Well specified for the price, this mid-range Hisense Mini LED model impresses both with its UHD image quality and gaming chops. It offers universal HDR support, extremely good colour fidelity and High Frame Rate gaming so there’s little to dislike.
The Hisense U7K is a difficult to resist all-rounder with a tempting spec and a price tag that won’t frighten the horses. With the U6K below and slightly brighter, range topping U8K above, it could be the go-to set for those looking to upgrade to an affordable Mini LED Ultra HD screen.
The specification is certainly attractive. The set has support for 4K 120Hz, plus a 144Hz Game Pro mode, and is home cinema ready with Dolby Vision IQ and IMAX Enhanced certification amongst its theatrical armoury.
Just to recap: Mini LED TVs theoretically offer significant advantages over Edge-lit screens and full array QD OLED models. The provision of a back plane of tiny LED lights, all dynamically controlled, improves HDR precision and overall dynamics.

---

▶ Your objective
According to the Hisense U7K review, what refresh rate does the set's Game Pro mode offer? Rely only on the Hisense U7K review for your answer.

Dataset entries
---

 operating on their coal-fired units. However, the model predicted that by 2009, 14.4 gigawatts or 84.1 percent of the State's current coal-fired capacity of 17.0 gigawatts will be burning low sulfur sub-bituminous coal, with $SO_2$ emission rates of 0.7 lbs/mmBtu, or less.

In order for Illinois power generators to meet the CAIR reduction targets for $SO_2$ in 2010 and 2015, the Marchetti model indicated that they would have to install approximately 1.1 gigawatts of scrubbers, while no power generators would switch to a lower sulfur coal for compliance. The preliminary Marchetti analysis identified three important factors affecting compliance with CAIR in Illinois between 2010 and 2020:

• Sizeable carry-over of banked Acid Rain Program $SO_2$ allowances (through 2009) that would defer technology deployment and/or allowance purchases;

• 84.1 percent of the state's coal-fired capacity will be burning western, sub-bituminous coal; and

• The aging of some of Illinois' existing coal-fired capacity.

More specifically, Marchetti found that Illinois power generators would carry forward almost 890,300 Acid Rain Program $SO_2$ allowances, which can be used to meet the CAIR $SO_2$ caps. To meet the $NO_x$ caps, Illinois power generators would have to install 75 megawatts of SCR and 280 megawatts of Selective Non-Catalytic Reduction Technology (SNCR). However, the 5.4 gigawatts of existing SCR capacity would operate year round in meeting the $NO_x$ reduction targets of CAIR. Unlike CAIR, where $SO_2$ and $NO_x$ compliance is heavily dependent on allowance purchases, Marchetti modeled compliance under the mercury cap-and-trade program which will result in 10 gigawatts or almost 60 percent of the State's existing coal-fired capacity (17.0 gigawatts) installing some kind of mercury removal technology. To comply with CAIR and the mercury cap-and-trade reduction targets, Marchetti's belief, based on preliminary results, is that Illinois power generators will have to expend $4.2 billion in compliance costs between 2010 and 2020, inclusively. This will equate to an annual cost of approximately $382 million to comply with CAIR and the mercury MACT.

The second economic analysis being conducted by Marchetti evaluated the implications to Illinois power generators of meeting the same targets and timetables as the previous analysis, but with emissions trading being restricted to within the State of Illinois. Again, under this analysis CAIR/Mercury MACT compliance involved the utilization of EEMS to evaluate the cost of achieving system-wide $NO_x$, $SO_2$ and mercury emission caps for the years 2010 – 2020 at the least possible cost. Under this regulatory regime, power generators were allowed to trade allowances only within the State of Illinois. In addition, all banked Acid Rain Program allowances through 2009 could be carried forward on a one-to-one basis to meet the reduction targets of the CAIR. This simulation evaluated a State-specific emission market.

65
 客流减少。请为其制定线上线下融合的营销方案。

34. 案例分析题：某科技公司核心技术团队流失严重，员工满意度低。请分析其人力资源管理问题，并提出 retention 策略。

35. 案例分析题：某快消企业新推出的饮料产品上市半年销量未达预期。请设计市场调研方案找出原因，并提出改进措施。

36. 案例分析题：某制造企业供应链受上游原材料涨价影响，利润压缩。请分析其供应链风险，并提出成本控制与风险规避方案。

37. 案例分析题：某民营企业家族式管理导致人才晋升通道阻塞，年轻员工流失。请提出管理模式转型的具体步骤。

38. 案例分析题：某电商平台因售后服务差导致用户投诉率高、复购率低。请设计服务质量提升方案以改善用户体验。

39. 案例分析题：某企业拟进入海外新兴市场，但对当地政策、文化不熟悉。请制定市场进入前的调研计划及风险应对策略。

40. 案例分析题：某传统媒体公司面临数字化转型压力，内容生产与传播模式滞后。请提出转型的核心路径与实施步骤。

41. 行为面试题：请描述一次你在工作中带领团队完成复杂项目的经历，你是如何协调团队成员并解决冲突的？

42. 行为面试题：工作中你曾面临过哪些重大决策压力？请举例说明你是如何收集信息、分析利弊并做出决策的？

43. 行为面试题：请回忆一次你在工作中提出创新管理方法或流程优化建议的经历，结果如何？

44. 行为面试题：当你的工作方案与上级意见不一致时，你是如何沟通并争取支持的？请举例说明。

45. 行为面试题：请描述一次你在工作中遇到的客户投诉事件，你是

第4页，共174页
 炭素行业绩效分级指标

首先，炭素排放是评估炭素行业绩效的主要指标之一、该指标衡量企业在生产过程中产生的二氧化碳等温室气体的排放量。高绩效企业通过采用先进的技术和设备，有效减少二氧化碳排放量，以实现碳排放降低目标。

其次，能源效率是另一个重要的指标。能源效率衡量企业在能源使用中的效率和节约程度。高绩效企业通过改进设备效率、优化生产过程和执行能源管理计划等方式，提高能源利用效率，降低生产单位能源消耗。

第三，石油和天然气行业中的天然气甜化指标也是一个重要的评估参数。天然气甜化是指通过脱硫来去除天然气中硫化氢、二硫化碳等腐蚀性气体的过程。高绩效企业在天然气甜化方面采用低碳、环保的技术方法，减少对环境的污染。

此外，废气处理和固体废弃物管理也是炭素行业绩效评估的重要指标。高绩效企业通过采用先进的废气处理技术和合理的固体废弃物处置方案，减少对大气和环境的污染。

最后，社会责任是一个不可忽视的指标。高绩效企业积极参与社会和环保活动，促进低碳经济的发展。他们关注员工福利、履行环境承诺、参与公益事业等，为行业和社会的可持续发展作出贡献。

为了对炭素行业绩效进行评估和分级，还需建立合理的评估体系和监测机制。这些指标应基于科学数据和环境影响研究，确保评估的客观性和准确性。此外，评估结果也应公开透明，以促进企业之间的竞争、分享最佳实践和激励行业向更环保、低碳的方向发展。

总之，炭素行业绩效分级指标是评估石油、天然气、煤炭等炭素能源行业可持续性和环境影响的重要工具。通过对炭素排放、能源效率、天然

---

▶ Exercise response
144Hz